Extracted data START
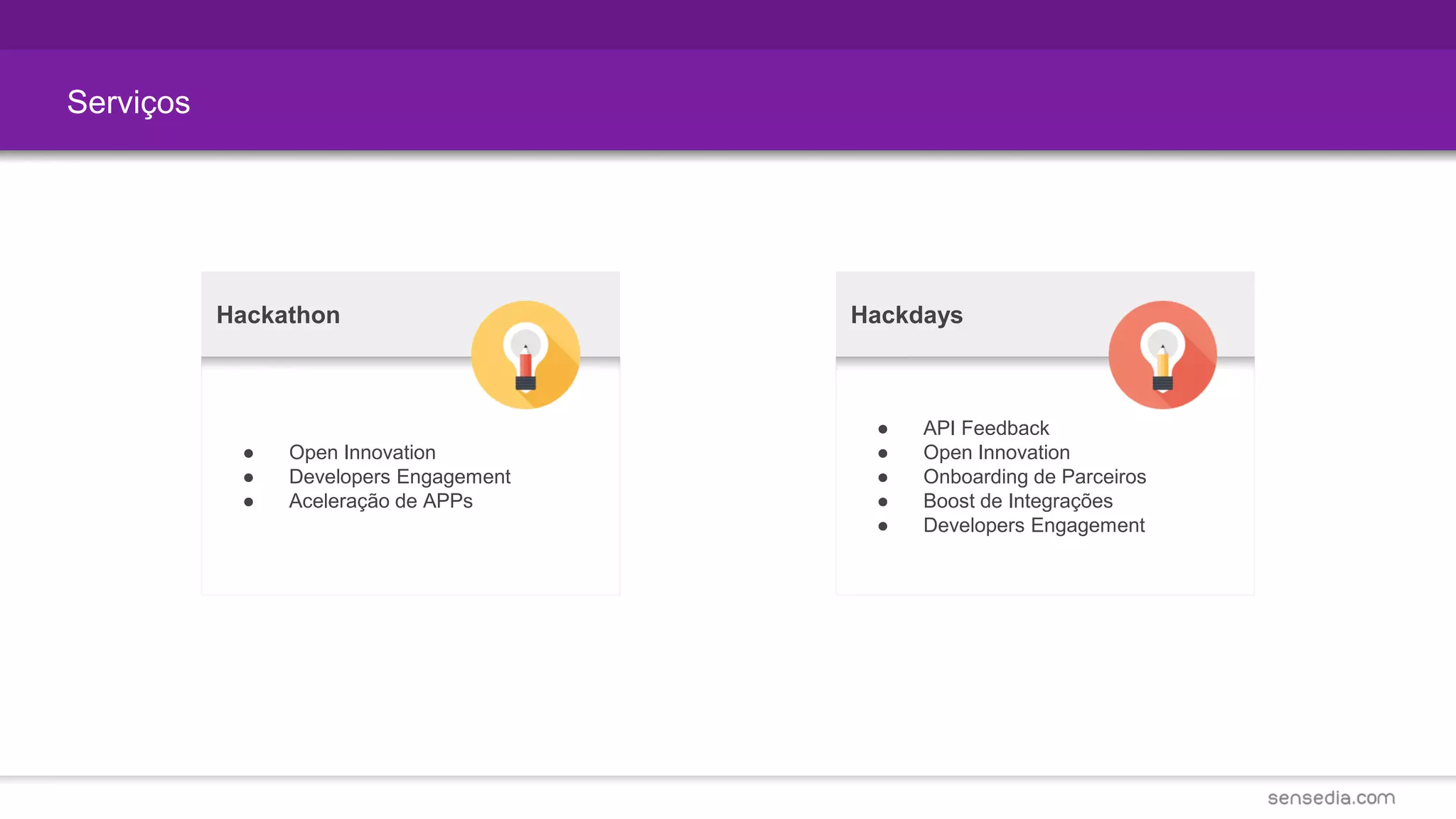 Serviços

Hackathon

- Open Innovation
- Developers Engagement
- Aceleração de APPs

Hackdays

- API Feedback
- Open Innovation
- Onboarding de Parceiros
- Boost de Integrações
- Developers Engagement

sensedia.com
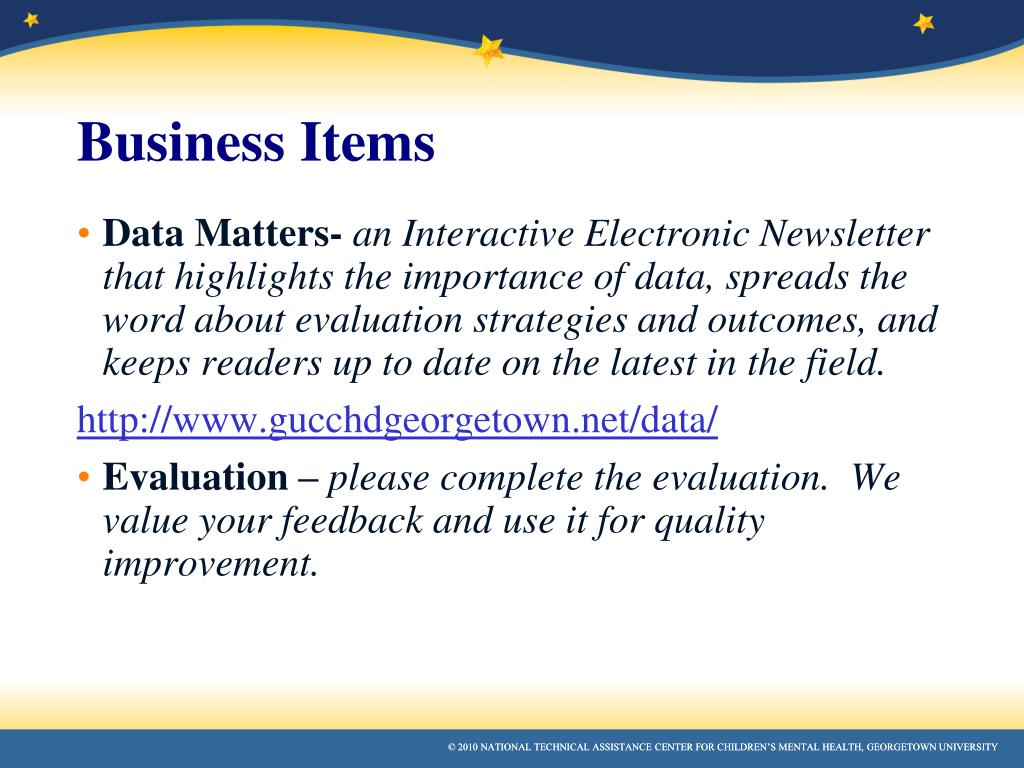 Business Items

• Data Matters- an Interactive Electronic Newsletter that highlights the importance of data, spreads the word about evaluation strategies and outcomes, and keeps readers up to date on the latest in the field.

http://www.gucchdgeorgetown.net/data/

• Evaluation – please complete the evaluation. We value your feedback and use it for quality improvement.

© 2010 NATIONAL TECHNICAL ASSISTANCE CENTER FOR CHILDREN'S MENTAL HEALTH, GEORGETOWN UNIVERSITY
Extracted data END
What is expected:
Give back, unchanged, the line that holds "for quality improvement." along with all lines after it through the last line above.

Expected answer:
• Evaluation – please complete the evaluation. We value your feedback and use it for quality improvement.

© 2010 NATIONAL TECHNICAL ASSISTANCE CENTER FOR CHILDREN'S MENTAL HEALTH, GEORGETOWN UNIVERSITY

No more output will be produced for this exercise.